Effects of glass additives on microstructure, dielectric and ferroelectric properties of BaTiO3–BiYbO3 based ceramics

Abstract

(100–x) wt% (0.95BT–0.05BY)–x wt% (0.5MgO–0.5SiO2) (x = 0, 1, 2, 4, 8) ceramics were fabricated by using a solid-state synthesis method. The effects of the MgO–SiO2 doping on the microstructure, the ferroelectric, and the dielectric properties of BT–BY ceramics were investigated in detail. The results show that the relative permittivity initially decreases and then increases again upon the increase in the MgO–SiO2 content. The addition of the MgO–SiO2 glass oxide dopant enhances the frequency and the temperature stability of the relative permittivity of BT–BY ceramics. Moreover, the coercive field and the remnant polarization increase and then decrease with increasing MgO–SiO2 dopant content, while the slim P–E loops are observed when x ≥ 2. The largest values for the remanent polarization (1.2 μC cm−2) and the coercive field (9.18 kV cm−1) are obtained at x = 1. The addition of MgO–SiO2 can induce a small leakage current in the BT–BY ceramic when x ≥ 2. The breakdown strength increases with decreasing grain size when MgO–SiO2 is added moderately.

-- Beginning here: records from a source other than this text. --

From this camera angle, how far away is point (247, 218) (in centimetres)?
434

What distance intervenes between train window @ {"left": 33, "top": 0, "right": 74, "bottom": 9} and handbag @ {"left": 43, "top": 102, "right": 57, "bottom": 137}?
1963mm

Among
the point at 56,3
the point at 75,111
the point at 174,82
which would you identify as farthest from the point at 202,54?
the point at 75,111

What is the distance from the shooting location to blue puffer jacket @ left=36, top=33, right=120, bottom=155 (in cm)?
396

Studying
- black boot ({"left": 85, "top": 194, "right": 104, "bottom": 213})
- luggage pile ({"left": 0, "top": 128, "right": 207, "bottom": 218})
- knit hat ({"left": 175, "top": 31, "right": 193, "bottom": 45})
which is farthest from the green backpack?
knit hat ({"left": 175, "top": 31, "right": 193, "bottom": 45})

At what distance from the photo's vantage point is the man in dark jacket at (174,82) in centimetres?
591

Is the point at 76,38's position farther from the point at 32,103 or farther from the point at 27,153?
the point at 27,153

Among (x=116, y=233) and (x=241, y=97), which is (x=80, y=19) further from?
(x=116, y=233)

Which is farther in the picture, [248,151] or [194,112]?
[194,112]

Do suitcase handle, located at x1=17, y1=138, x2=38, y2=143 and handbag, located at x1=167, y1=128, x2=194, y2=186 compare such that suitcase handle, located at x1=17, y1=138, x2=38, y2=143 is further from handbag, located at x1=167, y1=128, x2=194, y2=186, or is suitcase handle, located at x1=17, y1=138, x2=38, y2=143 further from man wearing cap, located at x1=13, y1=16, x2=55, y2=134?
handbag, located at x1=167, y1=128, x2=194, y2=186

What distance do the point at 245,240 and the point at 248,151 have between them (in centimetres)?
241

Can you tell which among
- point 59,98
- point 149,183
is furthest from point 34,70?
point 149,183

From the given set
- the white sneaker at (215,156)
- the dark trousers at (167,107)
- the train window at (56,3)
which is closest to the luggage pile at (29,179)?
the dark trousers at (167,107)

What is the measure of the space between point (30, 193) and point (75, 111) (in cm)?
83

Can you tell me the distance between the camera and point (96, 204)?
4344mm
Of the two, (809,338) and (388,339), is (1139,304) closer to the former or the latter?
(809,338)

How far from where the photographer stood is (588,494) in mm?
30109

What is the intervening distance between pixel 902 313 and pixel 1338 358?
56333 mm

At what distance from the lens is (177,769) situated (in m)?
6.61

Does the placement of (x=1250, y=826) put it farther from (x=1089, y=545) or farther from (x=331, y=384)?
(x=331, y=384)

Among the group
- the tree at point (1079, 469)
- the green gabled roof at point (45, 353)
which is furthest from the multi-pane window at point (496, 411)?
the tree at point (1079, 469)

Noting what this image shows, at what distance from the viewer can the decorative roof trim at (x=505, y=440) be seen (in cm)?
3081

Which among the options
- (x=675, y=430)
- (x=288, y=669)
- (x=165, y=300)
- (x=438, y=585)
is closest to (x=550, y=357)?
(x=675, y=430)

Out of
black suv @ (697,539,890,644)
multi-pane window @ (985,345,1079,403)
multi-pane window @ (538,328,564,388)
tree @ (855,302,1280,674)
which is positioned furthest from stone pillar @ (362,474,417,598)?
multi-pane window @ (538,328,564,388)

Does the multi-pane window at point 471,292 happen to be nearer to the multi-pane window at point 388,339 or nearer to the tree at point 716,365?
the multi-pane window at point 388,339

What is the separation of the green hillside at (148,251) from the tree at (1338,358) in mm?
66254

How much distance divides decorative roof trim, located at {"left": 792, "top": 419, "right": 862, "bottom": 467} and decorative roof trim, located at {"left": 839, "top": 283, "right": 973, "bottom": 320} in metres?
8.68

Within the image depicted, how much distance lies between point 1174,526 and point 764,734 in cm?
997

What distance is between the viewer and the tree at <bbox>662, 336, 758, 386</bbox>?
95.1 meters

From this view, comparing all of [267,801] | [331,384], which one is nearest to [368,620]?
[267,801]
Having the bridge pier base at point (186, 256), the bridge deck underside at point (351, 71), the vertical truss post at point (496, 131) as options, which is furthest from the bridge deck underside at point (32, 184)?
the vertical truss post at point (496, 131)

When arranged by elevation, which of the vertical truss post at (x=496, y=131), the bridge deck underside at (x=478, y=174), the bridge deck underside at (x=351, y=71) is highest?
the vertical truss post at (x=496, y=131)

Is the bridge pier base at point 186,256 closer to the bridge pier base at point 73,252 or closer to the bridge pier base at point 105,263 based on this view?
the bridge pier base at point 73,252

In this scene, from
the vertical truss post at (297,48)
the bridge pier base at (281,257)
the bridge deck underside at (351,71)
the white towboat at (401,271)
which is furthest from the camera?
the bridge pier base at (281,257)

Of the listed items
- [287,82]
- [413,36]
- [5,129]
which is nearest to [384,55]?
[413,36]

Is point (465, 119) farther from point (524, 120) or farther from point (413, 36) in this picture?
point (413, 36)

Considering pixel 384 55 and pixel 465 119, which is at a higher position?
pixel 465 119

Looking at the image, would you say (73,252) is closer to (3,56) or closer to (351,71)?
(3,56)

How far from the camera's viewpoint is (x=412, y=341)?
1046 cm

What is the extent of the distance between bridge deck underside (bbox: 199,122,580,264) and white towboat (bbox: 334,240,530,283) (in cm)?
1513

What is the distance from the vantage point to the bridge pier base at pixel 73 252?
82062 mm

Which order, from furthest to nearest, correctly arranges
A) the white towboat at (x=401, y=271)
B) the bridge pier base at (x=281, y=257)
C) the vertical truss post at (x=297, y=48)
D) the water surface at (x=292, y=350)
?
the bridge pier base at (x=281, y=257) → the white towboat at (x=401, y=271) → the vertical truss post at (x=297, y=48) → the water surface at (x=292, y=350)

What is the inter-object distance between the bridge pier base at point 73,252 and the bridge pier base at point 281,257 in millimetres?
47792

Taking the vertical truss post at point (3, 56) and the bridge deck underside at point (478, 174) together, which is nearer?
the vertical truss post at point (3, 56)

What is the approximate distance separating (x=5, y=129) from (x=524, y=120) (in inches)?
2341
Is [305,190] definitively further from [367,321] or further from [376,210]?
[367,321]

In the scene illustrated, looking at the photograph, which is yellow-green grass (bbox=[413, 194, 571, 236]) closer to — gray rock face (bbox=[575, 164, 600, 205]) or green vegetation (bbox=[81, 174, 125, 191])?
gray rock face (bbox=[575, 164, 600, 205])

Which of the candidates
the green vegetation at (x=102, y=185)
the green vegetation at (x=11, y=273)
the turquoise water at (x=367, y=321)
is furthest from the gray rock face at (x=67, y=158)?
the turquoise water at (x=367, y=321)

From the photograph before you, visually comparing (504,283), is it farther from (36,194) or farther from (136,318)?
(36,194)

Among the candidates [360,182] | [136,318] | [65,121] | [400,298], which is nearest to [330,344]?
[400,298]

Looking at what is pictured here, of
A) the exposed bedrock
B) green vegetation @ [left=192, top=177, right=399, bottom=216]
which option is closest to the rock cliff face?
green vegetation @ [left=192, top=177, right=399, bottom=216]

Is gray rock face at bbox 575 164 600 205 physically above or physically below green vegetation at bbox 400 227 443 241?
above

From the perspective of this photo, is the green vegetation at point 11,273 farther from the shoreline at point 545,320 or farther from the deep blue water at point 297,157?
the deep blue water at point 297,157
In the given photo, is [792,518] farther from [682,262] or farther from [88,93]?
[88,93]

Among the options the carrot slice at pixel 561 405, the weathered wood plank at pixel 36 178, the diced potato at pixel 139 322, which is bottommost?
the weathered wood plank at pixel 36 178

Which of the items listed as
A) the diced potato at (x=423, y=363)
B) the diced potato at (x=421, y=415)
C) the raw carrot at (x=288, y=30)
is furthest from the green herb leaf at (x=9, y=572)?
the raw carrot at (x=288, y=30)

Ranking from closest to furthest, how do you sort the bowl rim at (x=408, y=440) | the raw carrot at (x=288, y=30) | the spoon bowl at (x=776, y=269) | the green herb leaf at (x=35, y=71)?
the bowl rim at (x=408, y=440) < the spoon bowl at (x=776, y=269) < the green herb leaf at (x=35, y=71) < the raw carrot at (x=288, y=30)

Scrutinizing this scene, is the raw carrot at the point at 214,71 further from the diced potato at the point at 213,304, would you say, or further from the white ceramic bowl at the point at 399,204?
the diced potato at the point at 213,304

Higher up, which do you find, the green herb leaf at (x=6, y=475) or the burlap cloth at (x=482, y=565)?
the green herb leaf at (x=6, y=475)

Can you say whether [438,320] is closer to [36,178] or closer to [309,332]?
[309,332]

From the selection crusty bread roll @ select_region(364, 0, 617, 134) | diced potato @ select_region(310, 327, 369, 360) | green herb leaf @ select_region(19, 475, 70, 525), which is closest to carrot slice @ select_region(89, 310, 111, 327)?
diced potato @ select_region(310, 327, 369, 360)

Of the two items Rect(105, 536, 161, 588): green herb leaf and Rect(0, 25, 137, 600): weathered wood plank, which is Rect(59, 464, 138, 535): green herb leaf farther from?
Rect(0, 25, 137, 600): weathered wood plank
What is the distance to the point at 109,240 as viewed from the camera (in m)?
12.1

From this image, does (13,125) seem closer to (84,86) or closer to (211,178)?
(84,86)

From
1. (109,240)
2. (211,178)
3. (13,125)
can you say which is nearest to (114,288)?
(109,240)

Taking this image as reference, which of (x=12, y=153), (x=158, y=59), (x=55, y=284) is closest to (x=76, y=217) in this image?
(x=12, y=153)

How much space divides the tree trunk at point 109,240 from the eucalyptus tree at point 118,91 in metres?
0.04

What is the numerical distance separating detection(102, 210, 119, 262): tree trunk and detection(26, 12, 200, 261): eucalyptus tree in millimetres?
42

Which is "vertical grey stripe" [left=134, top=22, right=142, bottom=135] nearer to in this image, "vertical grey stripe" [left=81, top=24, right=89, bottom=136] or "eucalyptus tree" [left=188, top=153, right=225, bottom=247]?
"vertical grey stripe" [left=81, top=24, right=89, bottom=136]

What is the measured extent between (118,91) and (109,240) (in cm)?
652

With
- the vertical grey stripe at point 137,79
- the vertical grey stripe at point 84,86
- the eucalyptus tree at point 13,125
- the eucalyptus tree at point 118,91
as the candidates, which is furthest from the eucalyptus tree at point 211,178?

Its value increases from 80 kV cm−1 up to 100 kV cm−1 when x changes from 0 to 8. The energy storage density and efficiency of the (100–x) wt% (0.95BT–0.05BY)–x wt% (0.5MgO–0.5SiO2) ceramics decrease and then increase with increasing x. The maximum values of the electrical energy storage density (0.24 J cm−3) and energy efficiency (85.77%) are obtained when x = 8.